Funzione normativa

Funzione normativa

TITOLO II^
FUNZIONE NORMATIVA

Art. 51
MODIFICA DELLO STATUTO

1. Lo Statuto contiene le norme fondamentali dell'ordinamento comunale: ad esso devono conformarsi tutti gli atti normativi del Comune.
2. Le modifiche allo Statuto sono votate a scrutinio palese, articolo per articolo, secondo le procedure e le maggioranze previste dalla legge.
3. Nessuna proposta di modifica può essere sottoposta all’esame del Consiglio se prima non sia stata esaminata dalla Commissione consiliare di controllo e garanzia, che la presenta al Consiglio Comunale.
4. Le proposte respinte dal Consiglio non possono essere ripresentate se non dopo un anno.
5. La deliberazione di abrogazione dello Statuto non è valida se non è accompagnata dalla deliberazione di un nuovo Statuto che sostituisca il precedente.
6. Le modifiche statutarie e l'adozione di un nuovo Statuto sono soggette alle procedure di legge.
7. Una sessione speciale del Consiglio per la revisione dello Statuto viene indetta dopo un anno dalla sua entrata in vigore.

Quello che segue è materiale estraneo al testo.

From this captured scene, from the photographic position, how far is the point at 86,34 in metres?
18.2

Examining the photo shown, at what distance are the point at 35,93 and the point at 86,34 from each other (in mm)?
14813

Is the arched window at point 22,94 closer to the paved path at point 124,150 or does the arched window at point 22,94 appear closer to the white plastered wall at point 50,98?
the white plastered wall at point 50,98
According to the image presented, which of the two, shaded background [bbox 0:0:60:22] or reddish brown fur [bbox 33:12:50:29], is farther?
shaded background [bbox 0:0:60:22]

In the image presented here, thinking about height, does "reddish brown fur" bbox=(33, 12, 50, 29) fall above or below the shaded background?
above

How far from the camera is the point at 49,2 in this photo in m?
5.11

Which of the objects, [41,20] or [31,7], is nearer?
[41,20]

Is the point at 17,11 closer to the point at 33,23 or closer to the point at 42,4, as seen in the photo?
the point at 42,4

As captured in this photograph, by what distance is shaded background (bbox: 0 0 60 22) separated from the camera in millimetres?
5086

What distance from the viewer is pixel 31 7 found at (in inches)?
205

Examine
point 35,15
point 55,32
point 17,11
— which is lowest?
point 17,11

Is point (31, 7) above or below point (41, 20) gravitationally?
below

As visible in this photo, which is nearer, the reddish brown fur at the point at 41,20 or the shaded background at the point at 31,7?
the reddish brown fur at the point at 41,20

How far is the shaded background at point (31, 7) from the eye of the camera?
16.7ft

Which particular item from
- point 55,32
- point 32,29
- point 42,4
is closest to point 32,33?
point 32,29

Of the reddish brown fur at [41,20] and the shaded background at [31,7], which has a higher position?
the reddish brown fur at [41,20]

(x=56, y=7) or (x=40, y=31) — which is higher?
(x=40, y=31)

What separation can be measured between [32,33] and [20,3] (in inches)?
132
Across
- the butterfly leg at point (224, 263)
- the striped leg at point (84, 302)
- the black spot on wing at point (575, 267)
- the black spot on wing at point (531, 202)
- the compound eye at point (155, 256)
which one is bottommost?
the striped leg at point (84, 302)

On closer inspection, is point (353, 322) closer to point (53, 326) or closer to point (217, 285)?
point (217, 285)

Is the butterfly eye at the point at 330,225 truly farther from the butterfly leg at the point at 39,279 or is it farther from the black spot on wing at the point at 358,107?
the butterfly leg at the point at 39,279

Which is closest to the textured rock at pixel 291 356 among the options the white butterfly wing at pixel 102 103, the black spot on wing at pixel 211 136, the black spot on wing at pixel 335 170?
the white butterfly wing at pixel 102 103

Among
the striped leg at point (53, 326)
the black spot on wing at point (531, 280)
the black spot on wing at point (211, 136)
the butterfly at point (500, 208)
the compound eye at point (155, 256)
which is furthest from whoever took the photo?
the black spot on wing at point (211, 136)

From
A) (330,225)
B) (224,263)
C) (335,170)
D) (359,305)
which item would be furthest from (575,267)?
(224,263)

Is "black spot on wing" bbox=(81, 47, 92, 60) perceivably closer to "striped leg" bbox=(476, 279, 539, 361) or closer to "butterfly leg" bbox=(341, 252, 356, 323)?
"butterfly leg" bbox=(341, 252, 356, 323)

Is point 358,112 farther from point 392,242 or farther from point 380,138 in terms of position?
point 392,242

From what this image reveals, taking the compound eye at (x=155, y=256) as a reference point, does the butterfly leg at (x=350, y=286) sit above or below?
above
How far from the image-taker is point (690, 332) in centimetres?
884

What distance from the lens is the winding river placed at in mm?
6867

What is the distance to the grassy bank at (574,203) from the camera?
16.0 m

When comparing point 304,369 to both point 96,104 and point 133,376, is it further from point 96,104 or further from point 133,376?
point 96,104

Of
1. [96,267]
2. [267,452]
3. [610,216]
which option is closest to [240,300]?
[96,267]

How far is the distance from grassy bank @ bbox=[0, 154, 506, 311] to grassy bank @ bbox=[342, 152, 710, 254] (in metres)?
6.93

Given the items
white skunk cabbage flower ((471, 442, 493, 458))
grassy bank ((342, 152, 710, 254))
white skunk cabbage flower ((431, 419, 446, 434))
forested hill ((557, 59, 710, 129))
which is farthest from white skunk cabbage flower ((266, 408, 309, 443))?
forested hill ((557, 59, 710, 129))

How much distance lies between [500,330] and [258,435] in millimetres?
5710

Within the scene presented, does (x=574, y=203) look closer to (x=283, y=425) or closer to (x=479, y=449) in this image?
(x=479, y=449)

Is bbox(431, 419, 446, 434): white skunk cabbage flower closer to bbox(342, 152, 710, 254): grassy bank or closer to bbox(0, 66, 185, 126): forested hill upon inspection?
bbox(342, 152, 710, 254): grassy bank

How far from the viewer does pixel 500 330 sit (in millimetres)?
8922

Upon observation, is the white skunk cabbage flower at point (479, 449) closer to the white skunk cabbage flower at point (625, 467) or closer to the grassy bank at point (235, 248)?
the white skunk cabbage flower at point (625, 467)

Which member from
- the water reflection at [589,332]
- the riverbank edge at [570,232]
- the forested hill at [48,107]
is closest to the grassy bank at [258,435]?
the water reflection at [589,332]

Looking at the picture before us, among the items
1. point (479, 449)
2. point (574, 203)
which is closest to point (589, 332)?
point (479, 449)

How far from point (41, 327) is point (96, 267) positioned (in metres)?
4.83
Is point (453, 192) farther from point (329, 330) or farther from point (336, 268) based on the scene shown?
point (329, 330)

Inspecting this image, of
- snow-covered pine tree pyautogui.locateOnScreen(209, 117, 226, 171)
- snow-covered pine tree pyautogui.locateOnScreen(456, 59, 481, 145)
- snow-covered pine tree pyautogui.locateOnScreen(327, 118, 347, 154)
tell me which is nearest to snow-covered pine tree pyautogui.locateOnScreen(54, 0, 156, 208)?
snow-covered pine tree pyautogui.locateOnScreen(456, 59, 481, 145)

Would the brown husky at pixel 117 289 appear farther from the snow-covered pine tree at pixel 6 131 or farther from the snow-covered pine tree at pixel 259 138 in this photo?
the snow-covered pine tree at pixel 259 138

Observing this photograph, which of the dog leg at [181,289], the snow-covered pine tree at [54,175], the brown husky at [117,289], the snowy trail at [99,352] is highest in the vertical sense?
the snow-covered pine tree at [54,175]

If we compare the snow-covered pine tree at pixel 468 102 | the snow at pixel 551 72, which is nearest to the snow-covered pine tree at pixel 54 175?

Nella fase annuale di applicazione sperimentale non sono precluse modifiche specifiche ed urgenti dello Statuto.

Art. 52
REGOLAMENTI

1. Il Comune emana regolamenti :
a) nelle materie ad essi demandate dalla legge o dallo Statuto ;
b) per l’organizzazione ed il funzionamento delle istituzioni e degli organismi di partecipazione, per il funzionamento degli organi e degli uffici e per l’esercizio delle funzioni ed in tutte le altre materie di competenza comunale.
2. Nelle materie di competenza riservata dalla legge generale sugli enti locali, la potestà regolamentare viene esercitata nel rispetto delle suddette norme generali e delle disposizioni statutarie.
3. Nelle altre materie, i regolamenti comunali sono adottati nel rispetto dalle leggi statali e regionali, tenendo conto delle altre disposizioni regolamentari emanate dai soggetti aventi una concorrente competenza nelle materie stesse.
4. Le proposte in materia di regolamenti di competenza del Consiglio Comunale sono presentate dal Sindaco, dal Presidente del Consiglio Comunale o da almeno un quinto dei consiglieri assegnati al Comune.
5. I regolamenti e le loro eventuali modifiche, salvo che per legge o per previsione statutaria siano di competenza di altri organi, sono votati dal Consiglio Comunale nel loro complesso, a meno che un Consigliere non richieda la votazione articolo per articolo: in tal caso, il regolamento verrà approvato dopo che saranno approvati in prima istanza i singoli articoli e subito dopo il regolamento nel suo complesso.

Art. 53
ENTRATA IN VIGORE

1. Dopo l’espletamento del controllo da parte del competente organo regionale, lo Statuto è pubblicato nel Bollettino ufficiale della Regione, affisso all’albo pretorio dell’Ente per trenta giorni consecutivi ed inviato al Ministero dell’Interno per essere inserito nella raccolta ufficiale degli statuti.
2. Lo Statuto entra in vigore decorsi trenta giorni dalla sua affissione all’albo pretorio dell’Ente.